The North Wasco County School District 21 Transportation Department poses for a photo with school board members Jose Aparicio and David Jones, and Jared and Cora Sawyer, who presented the drivers with gift certificates to Grinder’s coffee in The Dalles.
Contributed photo
“It’s (bus driving) a wonderful job,” said Stephens. “I love meeting up with adults now that rode my bus 20 years ago, and they’re like, ‘Hi Audrey, how are you, do you remember me?’”
Despite knowing communities will need school buses and drivers, Tibke recognizes the weight of the responsibility that lies with transportation centers. “They don’t know you, but they put their kids on the bus with you. That’s a pretty big deal, you know?”

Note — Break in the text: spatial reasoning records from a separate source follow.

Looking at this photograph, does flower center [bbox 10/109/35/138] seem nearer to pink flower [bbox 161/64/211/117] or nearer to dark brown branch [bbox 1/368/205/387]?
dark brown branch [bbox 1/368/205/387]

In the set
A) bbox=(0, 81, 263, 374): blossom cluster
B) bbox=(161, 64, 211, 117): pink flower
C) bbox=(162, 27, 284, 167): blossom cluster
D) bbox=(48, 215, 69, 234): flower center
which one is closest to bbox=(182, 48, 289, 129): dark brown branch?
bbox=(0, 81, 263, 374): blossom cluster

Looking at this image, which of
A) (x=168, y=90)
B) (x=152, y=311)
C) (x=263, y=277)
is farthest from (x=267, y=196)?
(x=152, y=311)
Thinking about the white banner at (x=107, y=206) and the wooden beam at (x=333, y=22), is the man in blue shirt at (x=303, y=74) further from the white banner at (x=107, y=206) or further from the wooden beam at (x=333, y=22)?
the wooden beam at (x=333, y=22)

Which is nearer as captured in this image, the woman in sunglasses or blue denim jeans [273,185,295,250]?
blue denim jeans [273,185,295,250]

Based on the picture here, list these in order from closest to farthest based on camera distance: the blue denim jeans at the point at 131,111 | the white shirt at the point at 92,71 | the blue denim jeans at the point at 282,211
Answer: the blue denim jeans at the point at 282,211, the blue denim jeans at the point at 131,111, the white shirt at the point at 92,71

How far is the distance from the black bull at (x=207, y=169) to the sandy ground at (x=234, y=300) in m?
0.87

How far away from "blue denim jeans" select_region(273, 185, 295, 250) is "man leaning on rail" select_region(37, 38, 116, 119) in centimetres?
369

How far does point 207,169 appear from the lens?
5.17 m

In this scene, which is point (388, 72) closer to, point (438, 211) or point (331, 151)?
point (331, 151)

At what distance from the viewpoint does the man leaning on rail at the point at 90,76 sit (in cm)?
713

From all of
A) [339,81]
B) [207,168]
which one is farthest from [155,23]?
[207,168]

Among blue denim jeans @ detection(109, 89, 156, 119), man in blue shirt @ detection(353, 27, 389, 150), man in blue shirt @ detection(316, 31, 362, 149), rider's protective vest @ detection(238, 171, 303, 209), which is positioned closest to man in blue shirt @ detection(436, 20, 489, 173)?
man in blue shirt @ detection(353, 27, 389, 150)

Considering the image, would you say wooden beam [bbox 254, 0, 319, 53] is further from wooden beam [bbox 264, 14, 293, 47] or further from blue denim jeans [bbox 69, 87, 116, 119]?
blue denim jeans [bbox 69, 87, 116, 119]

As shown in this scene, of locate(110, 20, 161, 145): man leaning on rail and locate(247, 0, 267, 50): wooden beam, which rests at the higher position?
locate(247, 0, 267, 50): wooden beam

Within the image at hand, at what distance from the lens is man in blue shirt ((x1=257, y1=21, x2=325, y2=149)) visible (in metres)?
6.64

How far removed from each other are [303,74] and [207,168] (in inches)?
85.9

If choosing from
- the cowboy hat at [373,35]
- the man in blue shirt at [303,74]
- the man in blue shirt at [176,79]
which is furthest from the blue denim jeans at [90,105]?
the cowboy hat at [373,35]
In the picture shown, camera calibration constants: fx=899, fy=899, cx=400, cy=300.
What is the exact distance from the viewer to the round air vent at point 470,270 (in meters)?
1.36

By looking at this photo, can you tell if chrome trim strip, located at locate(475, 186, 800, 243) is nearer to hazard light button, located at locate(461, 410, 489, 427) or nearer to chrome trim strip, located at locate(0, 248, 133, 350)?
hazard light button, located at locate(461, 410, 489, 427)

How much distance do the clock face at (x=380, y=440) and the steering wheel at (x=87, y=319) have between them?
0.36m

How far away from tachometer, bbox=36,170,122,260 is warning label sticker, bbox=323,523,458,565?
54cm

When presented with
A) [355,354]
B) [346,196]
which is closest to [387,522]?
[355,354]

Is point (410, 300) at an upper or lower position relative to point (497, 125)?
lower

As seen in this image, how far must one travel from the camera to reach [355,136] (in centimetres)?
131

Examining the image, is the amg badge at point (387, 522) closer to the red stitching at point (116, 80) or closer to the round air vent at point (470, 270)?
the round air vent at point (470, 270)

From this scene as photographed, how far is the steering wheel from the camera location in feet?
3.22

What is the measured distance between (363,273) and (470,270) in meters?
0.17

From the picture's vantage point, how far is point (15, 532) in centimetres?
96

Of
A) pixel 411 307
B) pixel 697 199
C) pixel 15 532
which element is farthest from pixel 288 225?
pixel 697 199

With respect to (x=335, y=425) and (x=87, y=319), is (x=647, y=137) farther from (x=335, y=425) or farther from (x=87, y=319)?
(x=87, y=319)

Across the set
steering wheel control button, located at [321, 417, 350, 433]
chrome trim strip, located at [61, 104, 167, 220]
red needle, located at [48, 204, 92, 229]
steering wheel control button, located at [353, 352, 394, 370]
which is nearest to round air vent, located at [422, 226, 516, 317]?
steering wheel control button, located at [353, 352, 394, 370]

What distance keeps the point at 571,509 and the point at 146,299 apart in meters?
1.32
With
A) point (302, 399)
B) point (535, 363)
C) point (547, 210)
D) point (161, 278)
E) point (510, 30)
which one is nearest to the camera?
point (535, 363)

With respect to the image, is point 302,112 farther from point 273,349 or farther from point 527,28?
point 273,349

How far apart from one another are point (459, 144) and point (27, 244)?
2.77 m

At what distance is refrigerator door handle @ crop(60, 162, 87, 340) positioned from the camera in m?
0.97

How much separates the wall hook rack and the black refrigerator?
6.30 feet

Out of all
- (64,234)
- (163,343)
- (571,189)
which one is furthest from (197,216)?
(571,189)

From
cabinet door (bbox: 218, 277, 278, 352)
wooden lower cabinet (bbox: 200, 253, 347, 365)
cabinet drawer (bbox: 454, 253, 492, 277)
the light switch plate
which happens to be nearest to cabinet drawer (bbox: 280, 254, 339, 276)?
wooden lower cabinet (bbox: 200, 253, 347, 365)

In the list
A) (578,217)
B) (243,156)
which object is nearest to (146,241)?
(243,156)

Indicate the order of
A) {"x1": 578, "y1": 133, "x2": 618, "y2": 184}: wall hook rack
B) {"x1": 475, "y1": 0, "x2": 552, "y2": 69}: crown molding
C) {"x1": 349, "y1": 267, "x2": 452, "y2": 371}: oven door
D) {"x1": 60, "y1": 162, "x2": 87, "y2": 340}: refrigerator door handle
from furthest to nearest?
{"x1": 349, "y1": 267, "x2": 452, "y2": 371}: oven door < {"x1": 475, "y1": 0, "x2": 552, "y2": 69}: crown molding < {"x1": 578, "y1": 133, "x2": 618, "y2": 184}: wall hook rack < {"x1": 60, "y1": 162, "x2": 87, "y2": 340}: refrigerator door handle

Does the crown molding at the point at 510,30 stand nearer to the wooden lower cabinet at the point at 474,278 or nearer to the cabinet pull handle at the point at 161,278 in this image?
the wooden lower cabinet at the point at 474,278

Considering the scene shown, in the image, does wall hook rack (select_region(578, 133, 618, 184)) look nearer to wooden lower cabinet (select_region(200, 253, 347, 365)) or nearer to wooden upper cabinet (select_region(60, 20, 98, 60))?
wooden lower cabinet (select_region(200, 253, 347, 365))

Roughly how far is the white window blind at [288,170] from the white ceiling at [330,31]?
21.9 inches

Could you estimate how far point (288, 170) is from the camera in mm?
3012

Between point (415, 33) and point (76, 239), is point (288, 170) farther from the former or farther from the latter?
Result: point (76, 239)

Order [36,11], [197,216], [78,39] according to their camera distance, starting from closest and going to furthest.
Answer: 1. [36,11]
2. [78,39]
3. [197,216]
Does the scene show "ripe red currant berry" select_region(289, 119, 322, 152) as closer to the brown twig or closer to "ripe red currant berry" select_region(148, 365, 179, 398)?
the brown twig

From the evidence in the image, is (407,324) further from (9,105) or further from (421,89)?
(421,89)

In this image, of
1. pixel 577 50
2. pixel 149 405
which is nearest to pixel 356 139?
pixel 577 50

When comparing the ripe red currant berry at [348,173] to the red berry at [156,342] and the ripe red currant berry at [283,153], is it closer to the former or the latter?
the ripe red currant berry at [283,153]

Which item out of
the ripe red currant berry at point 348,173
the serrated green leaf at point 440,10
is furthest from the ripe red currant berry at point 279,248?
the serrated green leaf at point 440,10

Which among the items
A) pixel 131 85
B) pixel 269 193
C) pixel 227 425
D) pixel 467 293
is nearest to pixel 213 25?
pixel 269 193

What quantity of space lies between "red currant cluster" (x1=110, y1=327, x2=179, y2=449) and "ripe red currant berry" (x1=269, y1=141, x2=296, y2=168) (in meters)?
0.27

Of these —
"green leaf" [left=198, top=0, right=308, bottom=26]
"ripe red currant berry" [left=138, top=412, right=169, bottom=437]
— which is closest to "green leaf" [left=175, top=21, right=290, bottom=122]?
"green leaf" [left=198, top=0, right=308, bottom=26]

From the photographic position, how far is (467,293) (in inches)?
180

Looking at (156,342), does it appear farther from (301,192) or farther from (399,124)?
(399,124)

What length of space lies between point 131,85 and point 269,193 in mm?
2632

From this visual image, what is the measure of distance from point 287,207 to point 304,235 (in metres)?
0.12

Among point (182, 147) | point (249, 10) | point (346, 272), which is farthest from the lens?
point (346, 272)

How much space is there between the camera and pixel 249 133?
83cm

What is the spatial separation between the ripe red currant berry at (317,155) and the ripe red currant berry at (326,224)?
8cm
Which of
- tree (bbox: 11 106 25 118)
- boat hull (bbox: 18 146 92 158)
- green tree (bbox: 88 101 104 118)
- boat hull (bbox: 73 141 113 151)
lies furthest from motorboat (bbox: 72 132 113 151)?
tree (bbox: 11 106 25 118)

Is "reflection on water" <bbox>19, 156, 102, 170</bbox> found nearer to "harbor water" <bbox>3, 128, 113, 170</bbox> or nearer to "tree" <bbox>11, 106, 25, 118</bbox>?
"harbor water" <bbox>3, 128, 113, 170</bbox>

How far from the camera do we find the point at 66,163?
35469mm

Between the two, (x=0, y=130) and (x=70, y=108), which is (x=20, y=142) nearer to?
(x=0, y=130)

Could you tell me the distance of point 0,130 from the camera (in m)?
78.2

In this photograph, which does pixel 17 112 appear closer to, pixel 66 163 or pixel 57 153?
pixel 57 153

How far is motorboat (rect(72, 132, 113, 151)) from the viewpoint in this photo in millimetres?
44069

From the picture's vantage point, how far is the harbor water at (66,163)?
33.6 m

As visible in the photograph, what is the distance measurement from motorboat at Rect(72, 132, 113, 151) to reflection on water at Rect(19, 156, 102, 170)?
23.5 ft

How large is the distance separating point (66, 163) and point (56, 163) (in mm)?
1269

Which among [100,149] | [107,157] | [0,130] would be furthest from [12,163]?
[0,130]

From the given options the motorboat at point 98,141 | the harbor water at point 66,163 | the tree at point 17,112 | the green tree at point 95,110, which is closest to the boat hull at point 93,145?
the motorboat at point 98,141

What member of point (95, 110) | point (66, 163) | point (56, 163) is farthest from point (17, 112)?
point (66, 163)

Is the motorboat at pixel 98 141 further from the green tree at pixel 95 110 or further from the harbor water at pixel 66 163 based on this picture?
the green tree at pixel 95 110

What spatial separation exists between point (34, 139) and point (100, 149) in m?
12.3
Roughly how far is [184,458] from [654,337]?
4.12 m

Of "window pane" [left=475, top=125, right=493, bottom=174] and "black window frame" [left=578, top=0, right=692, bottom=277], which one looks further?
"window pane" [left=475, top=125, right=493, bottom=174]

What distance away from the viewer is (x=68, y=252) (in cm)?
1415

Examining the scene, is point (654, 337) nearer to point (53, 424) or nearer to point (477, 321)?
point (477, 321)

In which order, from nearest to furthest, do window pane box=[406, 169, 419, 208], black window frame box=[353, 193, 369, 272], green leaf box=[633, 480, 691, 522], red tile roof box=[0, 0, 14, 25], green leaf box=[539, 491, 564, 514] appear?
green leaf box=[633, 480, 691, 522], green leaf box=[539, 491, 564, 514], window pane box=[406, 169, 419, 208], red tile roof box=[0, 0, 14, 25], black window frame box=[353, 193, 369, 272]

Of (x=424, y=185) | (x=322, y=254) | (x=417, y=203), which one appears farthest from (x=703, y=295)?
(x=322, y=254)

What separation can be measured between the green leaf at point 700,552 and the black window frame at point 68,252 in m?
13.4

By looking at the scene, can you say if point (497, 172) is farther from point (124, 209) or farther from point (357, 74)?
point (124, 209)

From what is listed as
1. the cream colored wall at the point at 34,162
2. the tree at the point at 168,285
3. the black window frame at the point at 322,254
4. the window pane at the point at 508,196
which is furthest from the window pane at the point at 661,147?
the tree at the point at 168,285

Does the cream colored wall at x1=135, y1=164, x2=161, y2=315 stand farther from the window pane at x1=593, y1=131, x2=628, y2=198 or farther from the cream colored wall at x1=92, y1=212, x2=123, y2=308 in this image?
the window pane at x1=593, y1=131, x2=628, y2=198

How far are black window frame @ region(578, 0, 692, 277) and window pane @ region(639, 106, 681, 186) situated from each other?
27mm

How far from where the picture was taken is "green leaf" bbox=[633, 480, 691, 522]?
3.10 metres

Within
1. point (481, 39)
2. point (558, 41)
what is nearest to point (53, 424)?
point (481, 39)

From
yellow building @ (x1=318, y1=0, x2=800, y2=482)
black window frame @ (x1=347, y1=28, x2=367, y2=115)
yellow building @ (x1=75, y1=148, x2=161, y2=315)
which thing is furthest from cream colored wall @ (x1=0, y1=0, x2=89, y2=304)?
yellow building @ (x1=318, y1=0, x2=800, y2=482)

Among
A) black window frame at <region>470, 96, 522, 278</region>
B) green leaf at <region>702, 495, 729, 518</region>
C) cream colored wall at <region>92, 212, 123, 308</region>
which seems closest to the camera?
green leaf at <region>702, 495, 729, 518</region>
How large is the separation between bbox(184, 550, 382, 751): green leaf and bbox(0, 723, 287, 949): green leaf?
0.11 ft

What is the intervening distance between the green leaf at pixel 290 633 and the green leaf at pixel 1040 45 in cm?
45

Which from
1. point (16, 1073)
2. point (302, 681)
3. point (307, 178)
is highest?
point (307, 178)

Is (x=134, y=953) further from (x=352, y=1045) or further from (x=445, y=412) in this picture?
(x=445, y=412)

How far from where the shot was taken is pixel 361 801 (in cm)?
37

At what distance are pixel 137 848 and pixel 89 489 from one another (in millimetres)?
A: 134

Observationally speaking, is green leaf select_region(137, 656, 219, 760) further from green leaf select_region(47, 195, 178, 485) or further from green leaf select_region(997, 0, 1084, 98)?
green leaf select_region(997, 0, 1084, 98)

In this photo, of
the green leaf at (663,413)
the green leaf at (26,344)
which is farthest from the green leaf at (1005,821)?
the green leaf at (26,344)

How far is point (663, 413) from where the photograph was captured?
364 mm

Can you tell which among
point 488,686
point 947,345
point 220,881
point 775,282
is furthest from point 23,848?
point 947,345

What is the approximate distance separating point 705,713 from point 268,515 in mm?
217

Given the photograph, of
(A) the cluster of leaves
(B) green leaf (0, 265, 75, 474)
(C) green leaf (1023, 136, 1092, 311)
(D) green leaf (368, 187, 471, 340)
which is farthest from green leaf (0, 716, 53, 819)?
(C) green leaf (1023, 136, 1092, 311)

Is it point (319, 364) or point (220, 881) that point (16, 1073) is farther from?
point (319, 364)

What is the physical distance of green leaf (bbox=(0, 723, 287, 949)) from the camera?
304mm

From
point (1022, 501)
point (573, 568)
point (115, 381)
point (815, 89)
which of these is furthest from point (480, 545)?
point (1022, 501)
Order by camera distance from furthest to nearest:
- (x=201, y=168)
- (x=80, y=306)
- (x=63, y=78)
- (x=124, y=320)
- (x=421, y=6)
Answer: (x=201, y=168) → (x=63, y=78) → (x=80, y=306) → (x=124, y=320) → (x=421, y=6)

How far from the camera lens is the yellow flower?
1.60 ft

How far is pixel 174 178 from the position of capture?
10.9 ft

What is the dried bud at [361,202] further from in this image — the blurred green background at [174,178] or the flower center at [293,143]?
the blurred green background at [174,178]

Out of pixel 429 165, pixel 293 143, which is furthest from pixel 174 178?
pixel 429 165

At the Dec. 16 NWCSD board meeting, the school board recognized the transportation staff for their dedication and hard work, with the department having been presented with gift certificates to Grinders Coffee in The Dalles. “We are so pleased, and we so much appreciated the recognition that the bus drivers got ... During the school board meeting, that was just great,” said Kaseberg.
Hood River County School District also recognized its drivers during its Jan. 12 board meeting. Catherine Dalbey, human resource director, said there are 22 bus drivers covering the 533 square miles in the county — together, they drive 2,365 miles each day, picking up and dropping off children (which works out to around 100 miles per driver per day).
“They’re the first people the kids see in the morning, and the last people they see at night,” Dalbey said. “It sets the tone for the day.”